(Given instruction 1) Print the passage of the Falling Water thread starting with "It's a really" and going on through "frank lloyd wright!!", reproducing it word for word.

(Source document)
━━━━━━

# Frank Lloyd Wright's Falling Water



## Manila-X (Jul 28, 2005)

This is actually one of my favorite residential homes in The United States. It's in Bear Pun, Pennsylvania and is designed by Frank Lloyd Wright. The house was built in 1939.


----------



## UrbanSophist (Aug 4, 2005)

Yeah, this is also my favorite residential building in the U.S., and perhaps the world. Great pics. Thanks!


----------



## Manila-X (Jul 28, 2005)

Just curious, who lives there right now?


----------



## UrbanSophist (Aug 4, 2005)

It's probably a museum now...


----------



## Sexas (Jan 15, 2004)

I think It is a museum, own by Frank Lloyd Wright Preservation Trust.


----------



## thryve (Mar 5, 2005)

I absolutely adore that house! It truly is an incredible design, probably the house that got me interested in architecture...


----------



## Manila-X (Jul 28, 2005)

If I was a millionaire, I wanna have a similar house like that in either Shek O or Clear Water Bay


----------



## bustero (Dec 20, 2004)

Amazing , and to think this is a 66 year old design, still looks so fresh, truly extraordinary.


----------



## Manila-X (Jul 28, 2005)

It's a really old house but it still looks very contemporary!


----------



## ishtefh_03 (Nov 11, 2005)

well, yeah one of the best works done by frank lloyd wright!!


----------



## satit28 (Mar 9, 2005)

HE'S A GENIUS............
how can 66 yr ld house stay hip!!!...............
truly unbelievable...........

━━━━━━

Raw entries:
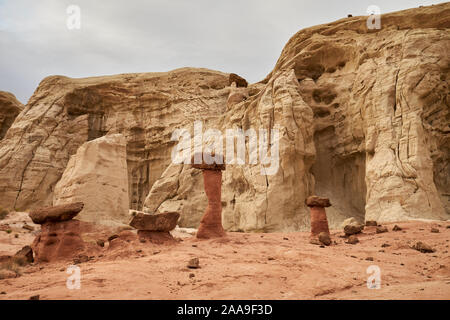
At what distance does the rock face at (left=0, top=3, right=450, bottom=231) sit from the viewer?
17.1 meters

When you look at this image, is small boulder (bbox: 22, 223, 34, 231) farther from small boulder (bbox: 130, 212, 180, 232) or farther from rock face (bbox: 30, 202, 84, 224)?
small boulder (bbox: 130, 212, 180, 232)

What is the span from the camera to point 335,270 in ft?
24.0

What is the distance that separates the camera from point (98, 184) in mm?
15148

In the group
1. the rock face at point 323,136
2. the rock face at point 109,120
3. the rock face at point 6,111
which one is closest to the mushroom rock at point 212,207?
the rock face at point 323,136

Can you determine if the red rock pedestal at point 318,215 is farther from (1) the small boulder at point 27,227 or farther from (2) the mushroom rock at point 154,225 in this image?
(1) the small boulder at point 27,227

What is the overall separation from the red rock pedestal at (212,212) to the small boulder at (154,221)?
1.25m

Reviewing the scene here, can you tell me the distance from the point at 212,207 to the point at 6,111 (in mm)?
34269

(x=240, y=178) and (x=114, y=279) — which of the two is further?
(x=240, y=178)

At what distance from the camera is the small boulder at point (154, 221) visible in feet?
35.6

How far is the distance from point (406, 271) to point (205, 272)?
4.05 metres

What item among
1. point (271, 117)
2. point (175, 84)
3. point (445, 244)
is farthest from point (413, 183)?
point (175, 84)

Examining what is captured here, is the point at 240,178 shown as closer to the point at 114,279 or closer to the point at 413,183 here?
the point at 413,183

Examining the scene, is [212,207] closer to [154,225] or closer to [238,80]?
[154,225]

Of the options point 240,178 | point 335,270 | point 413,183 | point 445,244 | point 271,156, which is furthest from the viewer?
point 240,178
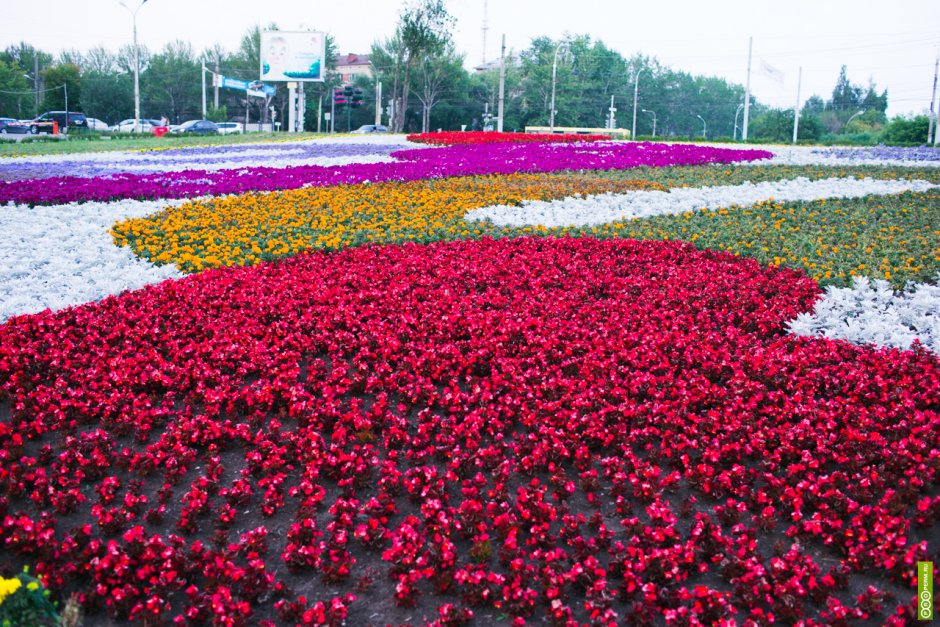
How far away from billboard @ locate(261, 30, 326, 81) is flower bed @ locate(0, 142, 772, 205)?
86.5ft

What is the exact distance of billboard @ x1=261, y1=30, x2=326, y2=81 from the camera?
153 ft

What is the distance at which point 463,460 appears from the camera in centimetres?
418

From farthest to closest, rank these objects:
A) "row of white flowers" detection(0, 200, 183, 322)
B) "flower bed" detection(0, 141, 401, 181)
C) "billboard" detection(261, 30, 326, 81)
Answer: "billboard" detection(261, 30, 326, 81), "flower bed" detection(0, 141, 401, 181), "row of white flowers" detection(0, 200, 183, 322)

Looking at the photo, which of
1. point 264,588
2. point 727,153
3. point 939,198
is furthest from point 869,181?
point 264,588

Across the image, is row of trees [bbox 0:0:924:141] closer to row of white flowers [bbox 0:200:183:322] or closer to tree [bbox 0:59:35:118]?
tree [bbox 0:59:35:118]

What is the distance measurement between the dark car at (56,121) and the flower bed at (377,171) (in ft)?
107

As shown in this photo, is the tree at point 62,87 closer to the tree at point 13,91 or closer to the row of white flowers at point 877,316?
the tree at point 13,91

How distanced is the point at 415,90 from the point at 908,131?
145 ft

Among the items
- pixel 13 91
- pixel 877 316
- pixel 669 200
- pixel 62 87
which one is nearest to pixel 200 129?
pixel 62 87

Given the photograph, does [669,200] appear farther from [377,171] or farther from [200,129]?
[200,129]

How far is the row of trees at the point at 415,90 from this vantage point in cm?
6259

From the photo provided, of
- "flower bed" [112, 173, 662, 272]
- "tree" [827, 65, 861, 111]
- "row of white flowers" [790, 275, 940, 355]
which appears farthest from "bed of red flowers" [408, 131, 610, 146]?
"tree" [827, 65, 861, 111]

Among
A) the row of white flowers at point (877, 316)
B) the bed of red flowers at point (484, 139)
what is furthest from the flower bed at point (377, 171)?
the row of white flowers at point (877, 316)

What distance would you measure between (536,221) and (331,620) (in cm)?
828
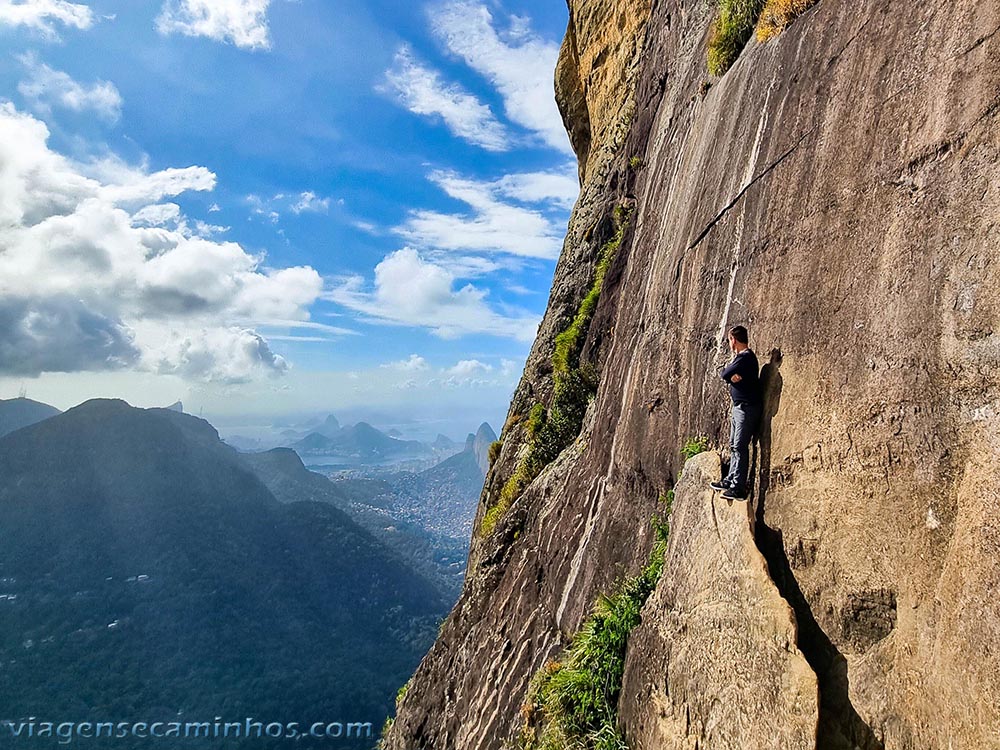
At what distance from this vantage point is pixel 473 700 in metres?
12.1

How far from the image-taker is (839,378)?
6043 millimetres

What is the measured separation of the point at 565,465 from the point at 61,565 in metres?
197

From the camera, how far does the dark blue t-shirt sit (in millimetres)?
7012

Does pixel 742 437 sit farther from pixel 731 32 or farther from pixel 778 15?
pixel 731 32

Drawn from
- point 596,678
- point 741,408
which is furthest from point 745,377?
point 596,678

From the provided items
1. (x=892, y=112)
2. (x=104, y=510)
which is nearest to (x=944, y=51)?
(x=892, y=112)

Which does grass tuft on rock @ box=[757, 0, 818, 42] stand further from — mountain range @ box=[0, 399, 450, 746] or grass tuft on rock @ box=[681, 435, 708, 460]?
mountain range @ box=[0, 399, 450, 746]

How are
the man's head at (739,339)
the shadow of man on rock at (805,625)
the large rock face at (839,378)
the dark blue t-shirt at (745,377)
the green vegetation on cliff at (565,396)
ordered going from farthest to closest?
the green vegetation on cliff at (565,396)
the man's head at (739,339)
the dark blue t-shirt at (745,377)
the shadow of man on rock at (805,625)
the large rock face at (839,378)

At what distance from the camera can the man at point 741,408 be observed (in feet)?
23.0

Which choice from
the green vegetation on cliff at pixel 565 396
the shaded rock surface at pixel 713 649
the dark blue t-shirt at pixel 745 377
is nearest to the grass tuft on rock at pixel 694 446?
the shaded rock surface at pixel 713 649

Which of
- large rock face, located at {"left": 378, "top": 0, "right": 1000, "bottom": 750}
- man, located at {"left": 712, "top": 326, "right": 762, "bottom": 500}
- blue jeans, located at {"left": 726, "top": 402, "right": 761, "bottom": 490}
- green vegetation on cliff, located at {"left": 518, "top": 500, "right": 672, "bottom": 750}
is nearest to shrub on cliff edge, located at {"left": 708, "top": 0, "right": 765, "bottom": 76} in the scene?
large rock face, located at {"left": 378, "top": 0, "right": 1000, "bottom": 750}

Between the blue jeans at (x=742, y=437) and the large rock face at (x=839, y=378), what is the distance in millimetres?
180

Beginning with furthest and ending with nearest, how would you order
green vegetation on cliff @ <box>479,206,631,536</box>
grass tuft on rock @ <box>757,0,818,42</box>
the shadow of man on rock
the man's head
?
green vegetation on cliff @ <box>479,206,631,536</box> → grass tuft on rock @ <box>757,0,818,42</box> → the man's head → the shadow of man on rock

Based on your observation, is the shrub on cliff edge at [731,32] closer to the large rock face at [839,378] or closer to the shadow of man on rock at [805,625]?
the large rock face at [839,378]
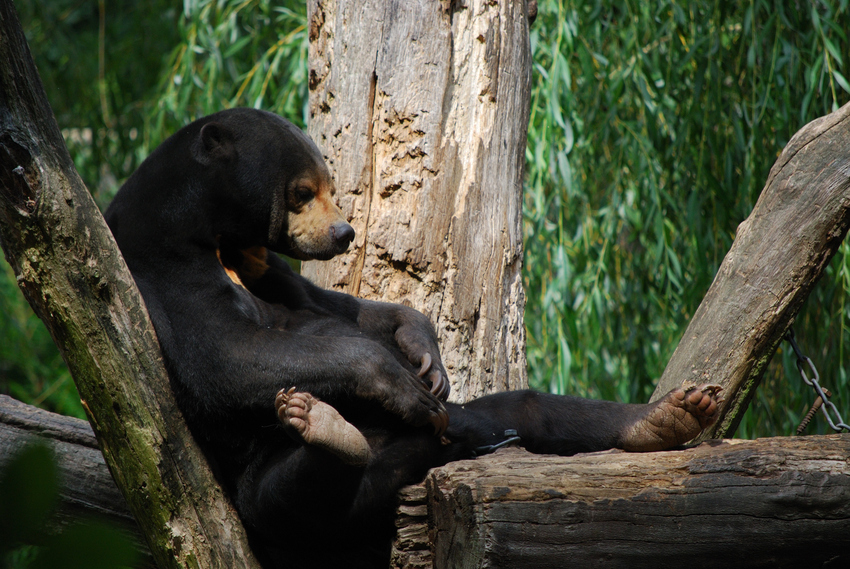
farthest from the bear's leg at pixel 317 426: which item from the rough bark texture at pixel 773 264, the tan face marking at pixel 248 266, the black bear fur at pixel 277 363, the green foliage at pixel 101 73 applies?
the green foliage at pixel 101 73

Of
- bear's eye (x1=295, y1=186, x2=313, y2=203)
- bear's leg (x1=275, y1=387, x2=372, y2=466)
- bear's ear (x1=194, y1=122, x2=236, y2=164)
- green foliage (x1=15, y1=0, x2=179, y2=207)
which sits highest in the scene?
green foliage (x1=15, y1=0, x2=179, y2=207)

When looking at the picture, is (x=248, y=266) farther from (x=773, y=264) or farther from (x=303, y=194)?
(x=773, y=264)

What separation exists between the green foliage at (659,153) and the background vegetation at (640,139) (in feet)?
0.03

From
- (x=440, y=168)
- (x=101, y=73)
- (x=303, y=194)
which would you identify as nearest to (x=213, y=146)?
(x=303, y=194)

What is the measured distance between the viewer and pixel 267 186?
2.09 metres

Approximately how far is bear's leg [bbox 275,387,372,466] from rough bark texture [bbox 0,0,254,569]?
28 centimetres

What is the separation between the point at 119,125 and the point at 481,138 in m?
3.27

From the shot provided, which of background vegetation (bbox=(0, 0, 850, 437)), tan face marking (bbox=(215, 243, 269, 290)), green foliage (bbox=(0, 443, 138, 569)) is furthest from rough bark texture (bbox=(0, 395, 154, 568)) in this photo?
background vegetation (bbox=(0, 0, 850, 437))

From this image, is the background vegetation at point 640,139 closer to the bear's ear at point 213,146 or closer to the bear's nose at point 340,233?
the bear's nose at point 340,233

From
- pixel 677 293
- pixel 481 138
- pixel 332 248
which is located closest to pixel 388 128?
pixel 481 138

━━━━━━

(Given instruction 2) Collect every line of the entries that contains the string "located". Case counts.

(Response 1)
It's a really old house but it still looks very contemporary!


----------



## ishtefh_03 (Nov 11, 2005)

well, yeah one of the best works done by frank lloyd wright!!

(Response 2)
- large rock face, located at {"left": 378, "top": 0, "right": 1000, "bottom": 750}
- man, located at {"left": 712, "top": 326, "right": 762, "bottom": 500}
- blue jeans, located at {"left": 726, "top": 402, "right": 761, "bottom": 490}
- green vegetation on cliff, located at {"left": 518, "top": 500, "right": 672, "bottom": 750}
is nearest to shrub on cliff edge, located at {"left": 708, "top": 0, "right": 765, "bottom": 76} in the scene?
large rock face, located at {"left": 378, "top": 0, "right": 1000, "bottom": 750}
which is located closest to pixel 388 128?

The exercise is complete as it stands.